If the truth is real, why should there be a lie?
🍀🍀
"Awh! Pelan-pelan dong, Rav!"
Jeritan Rita yang tak bisa dibilang pelan mengalihkan perhatian anak-anak lain termasuk Edzard yang sedang berbicara di podium. Kini mereka sedang berkumpul di aula guna pembekalan battle ground yang akan dilaksanakan beberapa hari lagi. Mulanya suasana tenang dan damai, sampai Rita berbisik pada Ikbal namun sayangnya ia keceplosan tidak memanggilnya dengan nama tengah yang harusnya digunakan sesuai perjanjian.
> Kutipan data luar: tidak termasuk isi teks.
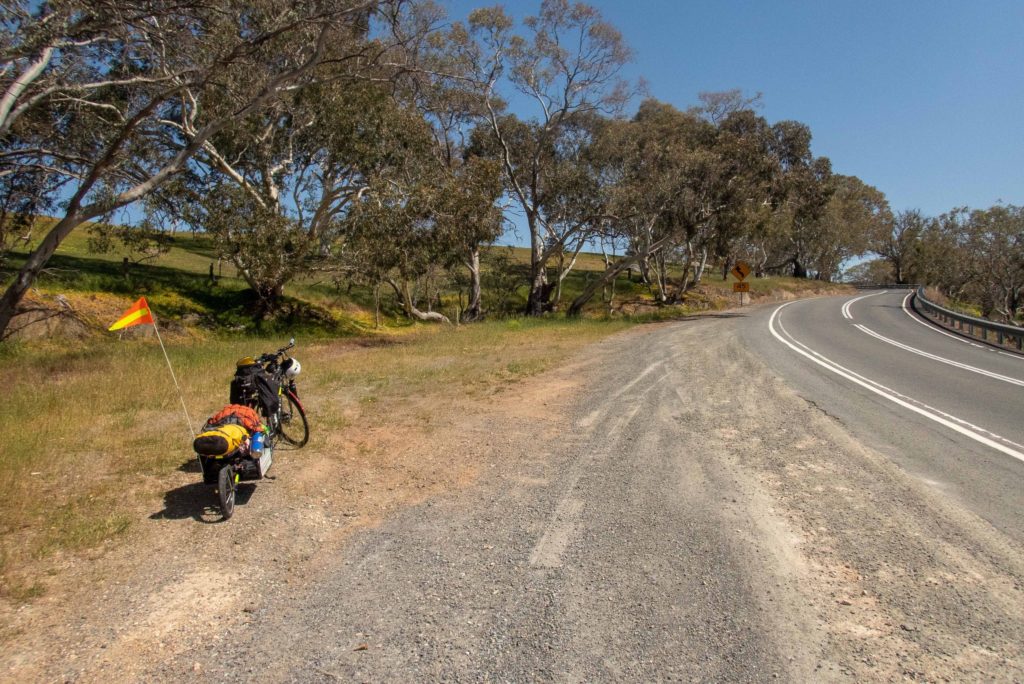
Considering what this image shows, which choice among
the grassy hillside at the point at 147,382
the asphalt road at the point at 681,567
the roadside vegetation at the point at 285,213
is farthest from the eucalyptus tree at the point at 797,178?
the asphalt road at the point at 681,567

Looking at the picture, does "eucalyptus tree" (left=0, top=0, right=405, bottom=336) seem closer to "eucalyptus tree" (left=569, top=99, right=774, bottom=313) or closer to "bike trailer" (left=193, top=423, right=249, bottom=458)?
"bike trailer" (left=193, top=423, right=249, bottom=458)

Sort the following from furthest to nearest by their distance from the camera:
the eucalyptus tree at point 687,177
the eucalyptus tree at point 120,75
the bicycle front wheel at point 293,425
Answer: the eucalyptus tree at point 687,177 → the eucalyptus tree at point 120,75 → the bicycle front wheel at point 293,425

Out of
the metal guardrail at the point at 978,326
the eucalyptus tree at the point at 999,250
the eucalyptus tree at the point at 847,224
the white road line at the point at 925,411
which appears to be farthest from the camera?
the eucalyptus tree at the point at 847,224

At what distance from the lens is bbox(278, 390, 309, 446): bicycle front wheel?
23.1 ft

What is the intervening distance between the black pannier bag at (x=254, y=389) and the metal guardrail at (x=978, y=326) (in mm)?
18714

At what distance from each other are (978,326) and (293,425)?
22.4m

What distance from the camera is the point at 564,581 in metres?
4.04

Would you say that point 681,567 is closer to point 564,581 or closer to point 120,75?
point 564,581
Di situlah kesempatan emas Ikbal untuk membalaskan dendamnya tempo hari, sebab ia mendapatkan sepuluh jitakan sekaligus ketika makan malam yang keadaannya tak kalah ramai seperti sekarang.
"Kalian tidak bisa, ya, sehari saja tidak membuat keributan? Aku sedang berbicara di sini. Pulang saja kalau kalian—ah, maksudku... aku akan memberi kalian berdua hukuman jika terus-terusan seperti tadi!" Edzard yang terlanjur geram dengan tingkah mereka dibuat hampir lupa, jika mengusir mereka sama saja dengan menyeburkan diri ke nerakanya sendiri. Satu-satunya nama yang langsung terlintas jika mengingat-ingat alasan eksistensi Rita dan Ikbal bisa ada di sini ialah Meisie, dan ia tak ingin bermain-main dengan nenek sihir—yang sialnya menawan itu.
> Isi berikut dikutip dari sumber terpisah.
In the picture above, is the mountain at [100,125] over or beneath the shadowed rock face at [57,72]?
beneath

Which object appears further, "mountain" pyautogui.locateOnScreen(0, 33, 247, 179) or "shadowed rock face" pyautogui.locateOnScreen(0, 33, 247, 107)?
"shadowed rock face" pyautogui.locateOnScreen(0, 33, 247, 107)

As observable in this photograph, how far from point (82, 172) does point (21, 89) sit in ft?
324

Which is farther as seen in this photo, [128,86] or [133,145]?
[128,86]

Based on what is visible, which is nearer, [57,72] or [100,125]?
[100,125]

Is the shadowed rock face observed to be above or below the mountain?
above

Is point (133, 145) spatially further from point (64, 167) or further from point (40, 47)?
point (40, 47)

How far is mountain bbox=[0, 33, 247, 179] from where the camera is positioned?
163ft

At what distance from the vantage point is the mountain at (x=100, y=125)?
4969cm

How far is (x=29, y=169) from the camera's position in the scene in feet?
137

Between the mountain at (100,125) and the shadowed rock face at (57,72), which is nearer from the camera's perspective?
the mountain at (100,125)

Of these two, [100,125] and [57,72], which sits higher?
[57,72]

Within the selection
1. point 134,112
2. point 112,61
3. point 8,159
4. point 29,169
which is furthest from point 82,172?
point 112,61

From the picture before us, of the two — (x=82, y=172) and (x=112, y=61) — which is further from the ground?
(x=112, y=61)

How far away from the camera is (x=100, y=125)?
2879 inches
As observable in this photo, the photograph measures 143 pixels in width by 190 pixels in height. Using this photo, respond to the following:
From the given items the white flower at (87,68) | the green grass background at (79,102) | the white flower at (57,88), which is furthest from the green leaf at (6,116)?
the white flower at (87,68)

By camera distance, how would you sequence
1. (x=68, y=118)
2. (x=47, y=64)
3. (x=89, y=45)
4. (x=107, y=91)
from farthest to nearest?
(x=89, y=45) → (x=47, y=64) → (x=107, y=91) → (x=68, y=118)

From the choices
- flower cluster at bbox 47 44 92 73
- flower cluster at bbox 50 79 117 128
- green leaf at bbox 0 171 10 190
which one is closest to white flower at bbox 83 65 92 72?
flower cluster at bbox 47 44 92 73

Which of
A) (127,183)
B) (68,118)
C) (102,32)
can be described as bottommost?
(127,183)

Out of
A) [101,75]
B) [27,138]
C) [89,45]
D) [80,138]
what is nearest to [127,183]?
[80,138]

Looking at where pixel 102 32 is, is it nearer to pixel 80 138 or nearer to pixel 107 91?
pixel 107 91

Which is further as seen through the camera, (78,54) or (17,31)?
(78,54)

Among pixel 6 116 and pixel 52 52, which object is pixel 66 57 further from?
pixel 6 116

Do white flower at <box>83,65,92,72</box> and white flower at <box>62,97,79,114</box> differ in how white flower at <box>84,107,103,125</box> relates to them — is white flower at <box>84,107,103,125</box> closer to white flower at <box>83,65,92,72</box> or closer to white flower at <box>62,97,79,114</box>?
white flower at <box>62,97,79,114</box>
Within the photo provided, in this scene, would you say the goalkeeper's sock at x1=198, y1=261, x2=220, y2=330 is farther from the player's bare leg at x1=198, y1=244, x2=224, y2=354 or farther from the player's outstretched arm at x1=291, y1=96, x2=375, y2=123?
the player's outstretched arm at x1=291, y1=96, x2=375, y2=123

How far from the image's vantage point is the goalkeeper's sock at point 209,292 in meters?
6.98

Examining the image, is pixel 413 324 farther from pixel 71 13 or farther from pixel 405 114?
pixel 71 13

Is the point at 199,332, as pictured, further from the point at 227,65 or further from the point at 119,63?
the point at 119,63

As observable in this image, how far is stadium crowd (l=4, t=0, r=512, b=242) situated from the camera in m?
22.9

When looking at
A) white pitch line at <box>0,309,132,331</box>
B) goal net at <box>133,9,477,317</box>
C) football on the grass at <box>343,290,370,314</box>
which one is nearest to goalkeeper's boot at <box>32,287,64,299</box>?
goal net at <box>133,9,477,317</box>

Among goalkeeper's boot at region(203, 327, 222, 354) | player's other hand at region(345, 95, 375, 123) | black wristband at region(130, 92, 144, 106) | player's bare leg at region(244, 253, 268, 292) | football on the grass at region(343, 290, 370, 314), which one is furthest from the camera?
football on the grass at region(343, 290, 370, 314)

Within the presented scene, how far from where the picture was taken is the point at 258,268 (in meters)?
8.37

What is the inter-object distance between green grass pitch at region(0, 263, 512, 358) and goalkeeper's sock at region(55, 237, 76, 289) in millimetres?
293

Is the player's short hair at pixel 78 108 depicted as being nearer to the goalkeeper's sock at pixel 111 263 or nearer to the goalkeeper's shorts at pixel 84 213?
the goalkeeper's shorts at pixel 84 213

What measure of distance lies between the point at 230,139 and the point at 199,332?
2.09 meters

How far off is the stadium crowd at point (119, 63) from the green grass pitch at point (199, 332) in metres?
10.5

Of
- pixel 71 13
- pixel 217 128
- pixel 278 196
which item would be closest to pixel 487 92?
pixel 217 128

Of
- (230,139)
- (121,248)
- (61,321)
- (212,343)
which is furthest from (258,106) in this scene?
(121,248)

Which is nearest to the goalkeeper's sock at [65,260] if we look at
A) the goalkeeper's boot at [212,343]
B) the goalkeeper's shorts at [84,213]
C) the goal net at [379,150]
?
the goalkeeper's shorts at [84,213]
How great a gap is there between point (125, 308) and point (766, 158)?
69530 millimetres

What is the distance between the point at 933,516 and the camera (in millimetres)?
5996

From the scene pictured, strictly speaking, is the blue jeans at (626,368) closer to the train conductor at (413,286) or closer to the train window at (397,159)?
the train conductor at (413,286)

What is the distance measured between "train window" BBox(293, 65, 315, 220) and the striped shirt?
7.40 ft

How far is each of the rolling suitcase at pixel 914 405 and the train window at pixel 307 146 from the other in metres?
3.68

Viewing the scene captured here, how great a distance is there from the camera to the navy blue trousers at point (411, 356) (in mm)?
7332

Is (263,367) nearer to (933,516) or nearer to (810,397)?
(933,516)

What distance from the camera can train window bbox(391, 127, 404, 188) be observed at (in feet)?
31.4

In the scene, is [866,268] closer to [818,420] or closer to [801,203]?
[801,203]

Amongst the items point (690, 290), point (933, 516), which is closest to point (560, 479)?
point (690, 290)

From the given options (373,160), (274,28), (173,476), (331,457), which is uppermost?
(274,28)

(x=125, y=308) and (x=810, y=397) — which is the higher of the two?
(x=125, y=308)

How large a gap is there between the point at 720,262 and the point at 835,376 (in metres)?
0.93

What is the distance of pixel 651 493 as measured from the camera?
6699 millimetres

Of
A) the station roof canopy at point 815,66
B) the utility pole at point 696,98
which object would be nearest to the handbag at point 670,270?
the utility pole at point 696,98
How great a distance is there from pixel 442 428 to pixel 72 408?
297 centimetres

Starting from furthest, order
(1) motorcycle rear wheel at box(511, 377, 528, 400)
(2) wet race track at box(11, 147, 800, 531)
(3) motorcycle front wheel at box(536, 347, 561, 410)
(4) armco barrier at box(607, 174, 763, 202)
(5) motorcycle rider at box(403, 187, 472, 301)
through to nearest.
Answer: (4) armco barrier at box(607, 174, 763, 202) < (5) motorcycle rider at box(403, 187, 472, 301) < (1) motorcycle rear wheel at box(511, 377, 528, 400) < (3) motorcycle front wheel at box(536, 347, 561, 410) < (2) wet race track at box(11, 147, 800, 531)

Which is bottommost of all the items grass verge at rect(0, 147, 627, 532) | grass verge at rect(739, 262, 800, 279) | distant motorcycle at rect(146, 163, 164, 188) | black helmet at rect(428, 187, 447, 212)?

Edzard pun melanjutkan, memberikan arahan kepada para calon co-gordon tentang teknis pelaksanaan battle ground yang dimaksud. Battle ground diadakan selama satu semester sekali, istilah umum untuk anak sekolahan, ya semacam ujian akhir semester. Gunanya sudah jelas sebagai ajang evaluasi magicer sekaligus penyeleksian siapa saja yang akan naik ke tahap selanjutnya dan semua harus bertanding dengan adil. Sebaliknya, jika ada yang mengundurkan diri atau parahnya sengaja mengalah saat pertandingan, maka jagan harap hidupnya tenang setelah itu. Pihak Cloudera akan mengambil sebagian atau bahkan seluruh magic yang dimiliki para pecundang seperti mereka. Sedangkan magicer dan magicnya adalah dua hal yang tak bisa lepas, magicer tanpa magic hidupnya bisa jadi lebih menyiksa ketimbang manusia biasa, bahkan seringnya dalam kasus seperi itu, mereka akan sekarat perlahan-lahan hingga akhirnya binasa.
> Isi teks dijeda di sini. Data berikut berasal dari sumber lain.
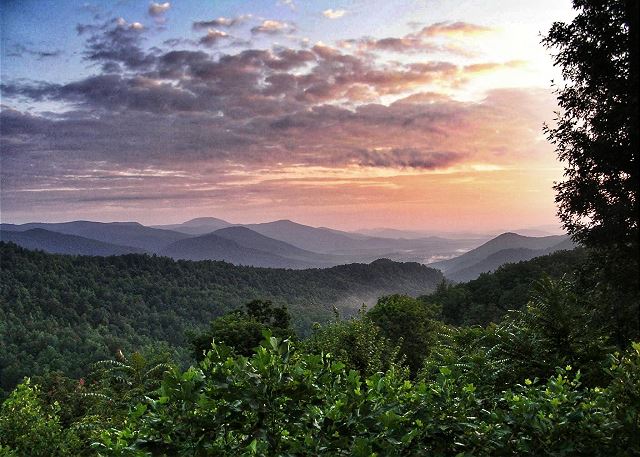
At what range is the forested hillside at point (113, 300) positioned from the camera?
257 feet

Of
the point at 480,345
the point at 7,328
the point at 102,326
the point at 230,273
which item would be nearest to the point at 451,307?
the point at 480,345

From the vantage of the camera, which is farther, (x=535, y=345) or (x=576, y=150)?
(x=576, y=150)

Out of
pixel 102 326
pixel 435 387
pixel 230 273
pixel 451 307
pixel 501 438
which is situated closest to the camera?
pixel 501 438

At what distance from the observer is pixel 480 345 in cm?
1250

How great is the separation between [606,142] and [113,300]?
12102cm

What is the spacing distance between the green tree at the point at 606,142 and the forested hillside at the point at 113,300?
69.2 meters

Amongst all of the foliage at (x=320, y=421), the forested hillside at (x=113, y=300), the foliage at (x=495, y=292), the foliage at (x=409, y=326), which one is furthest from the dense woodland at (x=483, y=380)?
the forested hillside at (x=113, y=300)

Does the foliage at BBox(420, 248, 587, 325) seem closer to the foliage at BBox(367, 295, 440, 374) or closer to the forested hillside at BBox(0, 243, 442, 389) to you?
the foliage at BBox(367, 295, 440, 374)

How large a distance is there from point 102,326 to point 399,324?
260 ft

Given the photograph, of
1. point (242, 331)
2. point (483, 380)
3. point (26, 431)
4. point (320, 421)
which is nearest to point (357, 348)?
point (26, 431)

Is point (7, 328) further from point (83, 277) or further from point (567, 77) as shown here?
point (567, 77)

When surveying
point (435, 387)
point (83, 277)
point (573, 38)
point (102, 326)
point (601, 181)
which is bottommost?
point (102, 326)

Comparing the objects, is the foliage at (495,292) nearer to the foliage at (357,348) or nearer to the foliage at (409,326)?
the foliage at (409,326)

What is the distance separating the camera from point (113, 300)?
11606 centimetres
Sementara untuk magicer yang tidak lolos, maka mereka akan terus mengulang siklus yang sama. Pelatihan-battle ground-pelatihan-battle ground lagi. Bisa-bisa, seumur hidupnya.
Usai pembekalan, seperti biasa, jika harusnya Ikbal mampir sebentar ke kamar Rita sebelum jam tidur tiba, kali ini entah kenapa Ritalah yang ingin menyambangi kamar lelaki itu. Ikbal sama sekali tidak keberatan awalnya, tetapi saat teringat akan sesuatu, dengan sigap ia menghadang Rita yang baru saja akan meraih kenop pintu.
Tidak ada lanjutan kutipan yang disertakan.